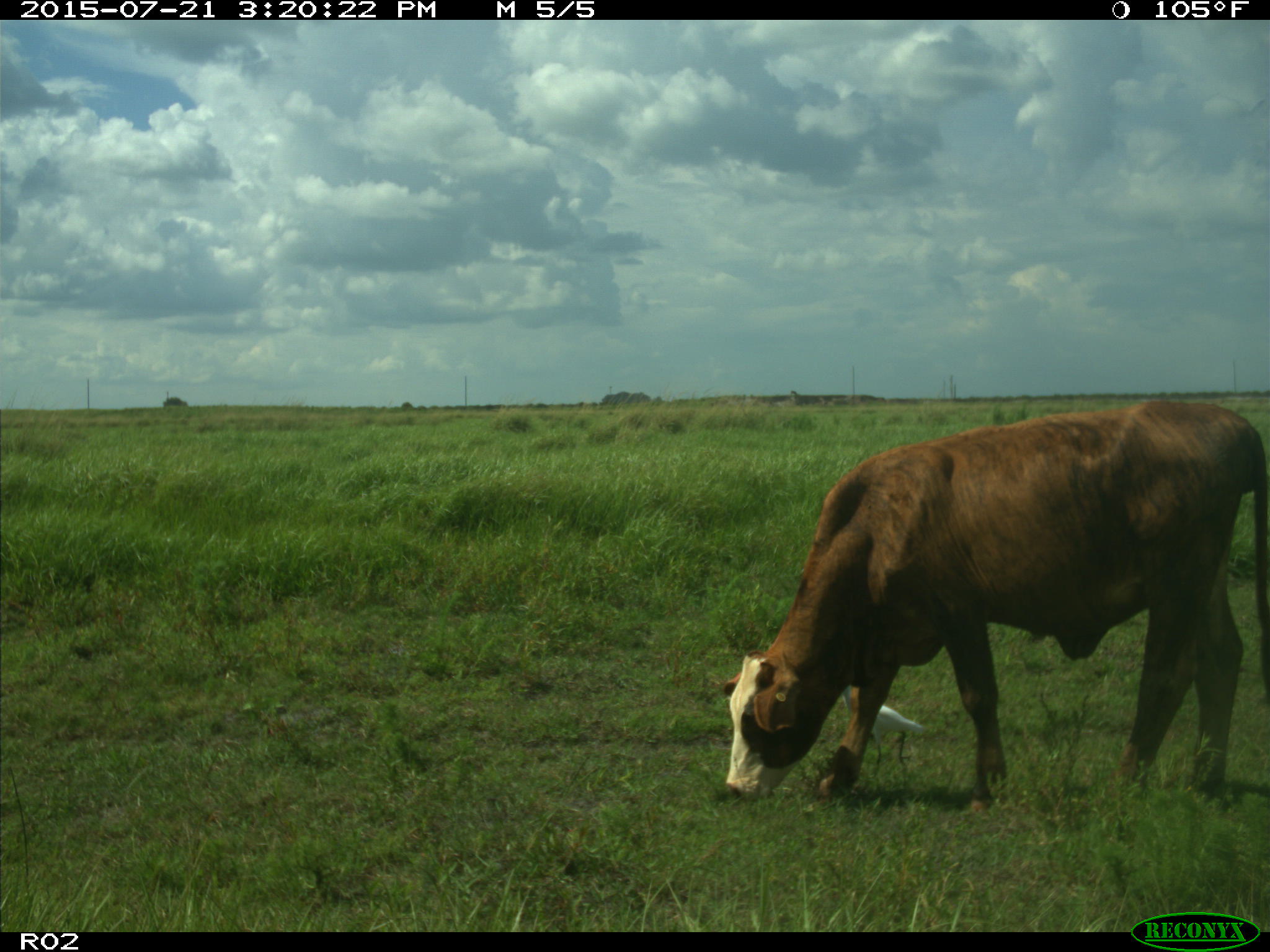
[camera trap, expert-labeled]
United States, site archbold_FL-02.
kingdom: Animalia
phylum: Chordata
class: Mammalia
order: Artiodactyla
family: Bovidae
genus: Bos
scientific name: Bos taurus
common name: domestic cow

────

Omit the pictures and give the material again, exactly and in full.

[camera trap, expert-labeled]
United States, site archbold_FL-02.
kingdom: Animalia
phylum: Chordata
class: Mammalia
order: Artiodactyla
family: Bovidae
genus: Bos
scientific name: Bos taurus
common name: domestic cow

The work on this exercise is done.